Data entries:
..........

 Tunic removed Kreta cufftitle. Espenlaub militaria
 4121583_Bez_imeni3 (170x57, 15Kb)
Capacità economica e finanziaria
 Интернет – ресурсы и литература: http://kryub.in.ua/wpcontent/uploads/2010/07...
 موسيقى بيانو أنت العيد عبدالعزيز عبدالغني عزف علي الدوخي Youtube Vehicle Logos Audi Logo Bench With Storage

..........

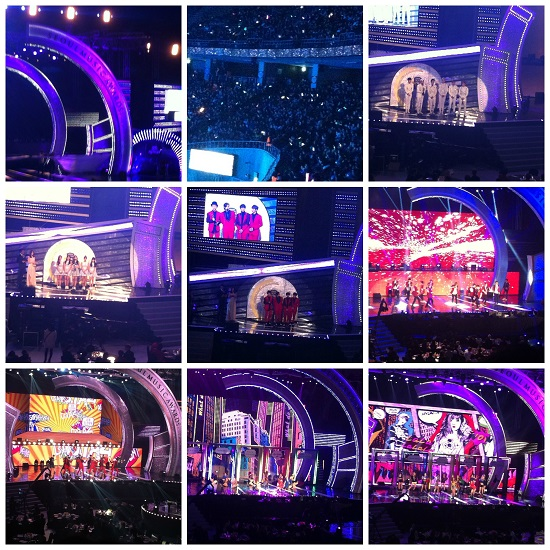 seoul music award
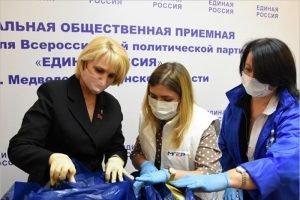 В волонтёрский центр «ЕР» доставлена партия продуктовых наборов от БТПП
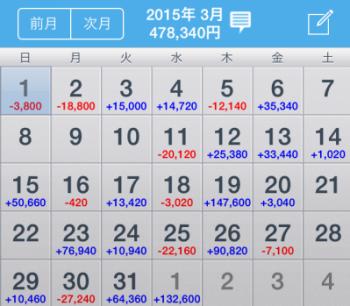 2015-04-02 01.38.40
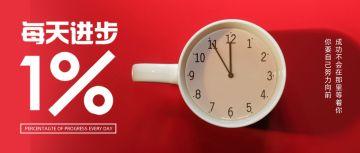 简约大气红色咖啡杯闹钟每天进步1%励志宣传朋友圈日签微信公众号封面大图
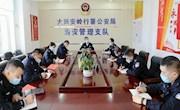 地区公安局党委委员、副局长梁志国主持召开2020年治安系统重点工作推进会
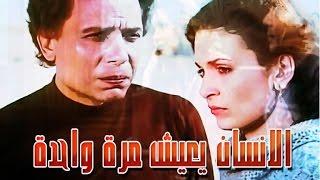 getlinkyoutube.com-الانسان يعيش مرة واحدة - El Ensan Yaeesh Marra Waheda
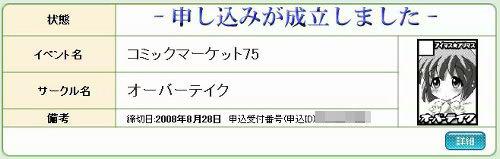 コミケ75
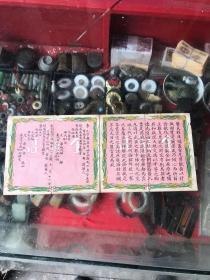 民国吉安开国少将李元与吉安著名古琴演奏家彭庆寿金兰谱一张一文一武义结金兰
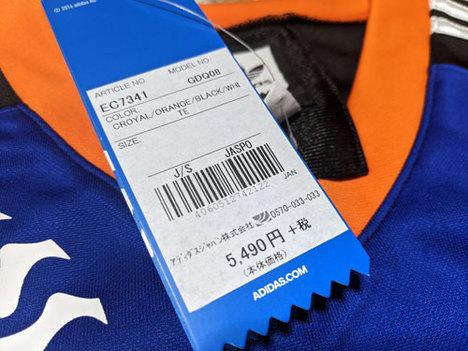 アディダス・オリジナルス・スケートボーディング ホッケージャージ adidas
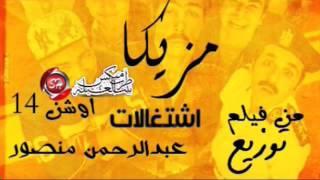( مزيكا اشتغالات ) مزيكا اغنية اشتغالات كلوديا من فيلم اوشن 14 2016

..........

*EXERCISE DETAILS*.
Among the records above, extract exactly the lines from the line with "Tunic removed Kreta" to the line with "موسيقى بيانو أنت", both lines included, and leave out the rest.

*OUTPUT BELOW*.
 Tunic removed Kreta cufftitle. Espenlaub militaria
 4121583_Bez_imeni3 (170x57, 15Kb)
Capacità economica e finanziaria
 Интернет – ресурсы и литература: http://kryub.in.ua/wpcontent/uploads/2010/07...
 موسيقى بيانو أنت العيد عبدالعزيز عبدالغني عزف علي الدوخي Youtube Vehicle Logos Audi Logo Bench With Storage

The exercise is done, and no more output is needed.